# TASK GOAL
Pictures stay out of the output. Return exactly the lines below from the one with "BOO YOU WHORE ENAMEL PIN" down to the one with "Not Worth Quotes", both included, and nothing more.

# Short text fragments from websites
========================================================================

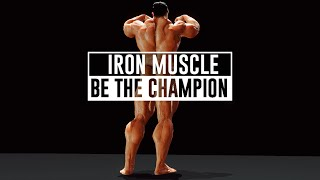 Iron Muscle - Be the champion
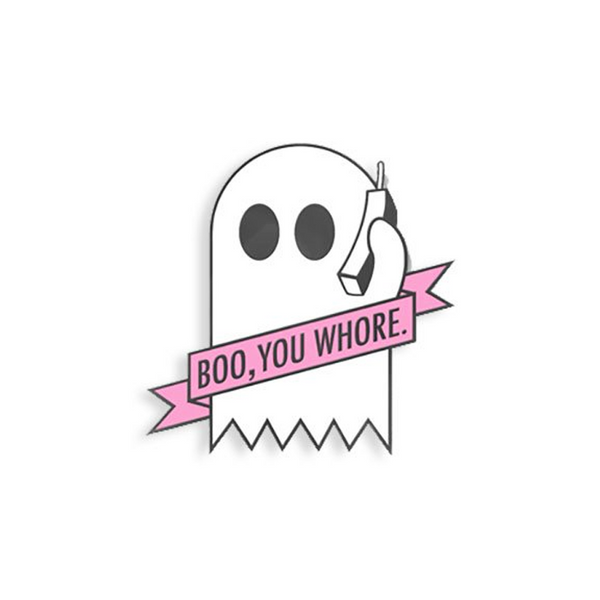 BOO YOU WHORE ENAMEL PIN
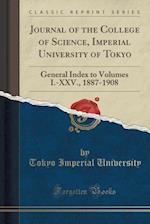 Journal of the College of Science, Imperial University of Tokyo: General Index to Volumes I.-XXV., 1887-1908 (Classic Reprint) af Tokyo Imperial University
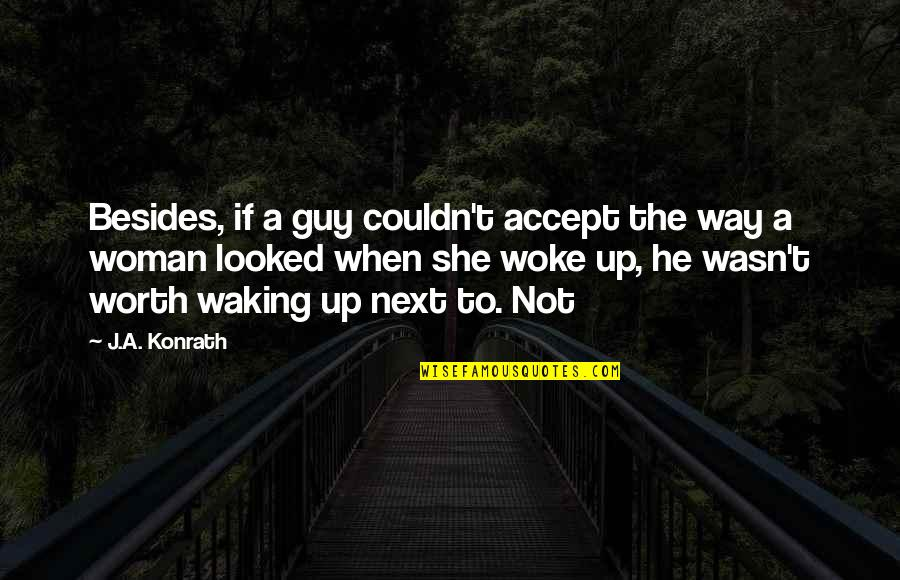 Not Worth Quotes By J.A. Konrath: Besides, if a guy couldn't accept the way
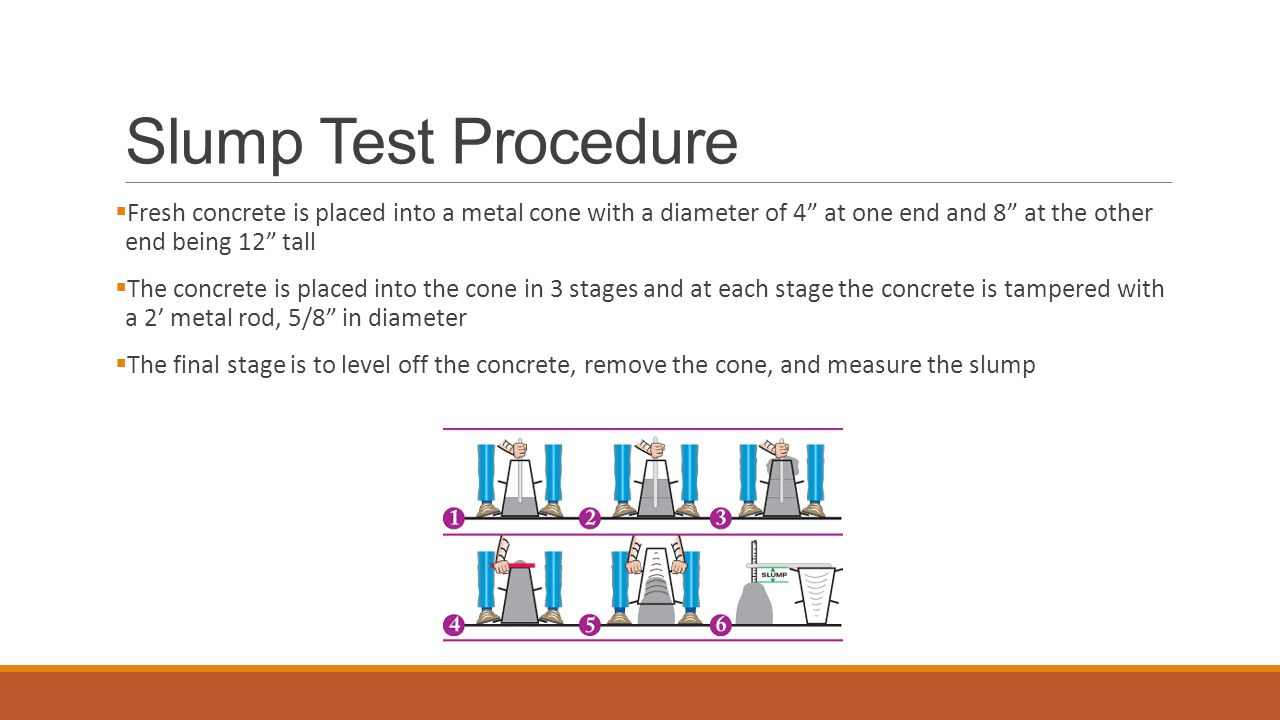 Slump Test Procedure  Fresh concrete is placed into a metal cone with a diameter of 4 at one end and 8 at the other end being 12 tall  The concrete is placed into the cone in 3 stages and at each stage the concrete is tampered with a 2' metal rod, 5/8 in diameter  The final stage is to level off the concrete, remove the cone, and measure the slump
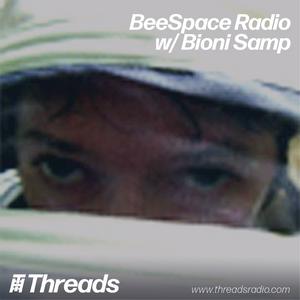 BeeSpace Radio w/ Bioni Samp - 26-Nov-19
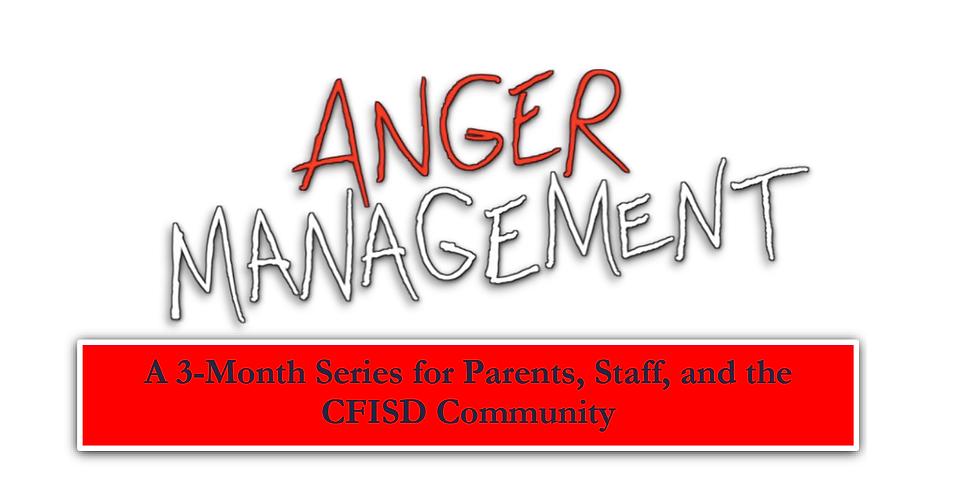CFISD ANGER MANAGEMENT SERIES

========================================================================

# WRITTEN RESPONSE
 BOO YOU WHORE ENAMEL PIN
 Journal of the College of Science, Imperial University of Tokyo: General Index to Volumes I.-XXV., 1887-1908 (Classic Reprint) af Tokyo Imperial University
 Not Worth Quotes By J.A. Konrath: Besides, if a guy couldn't accept the way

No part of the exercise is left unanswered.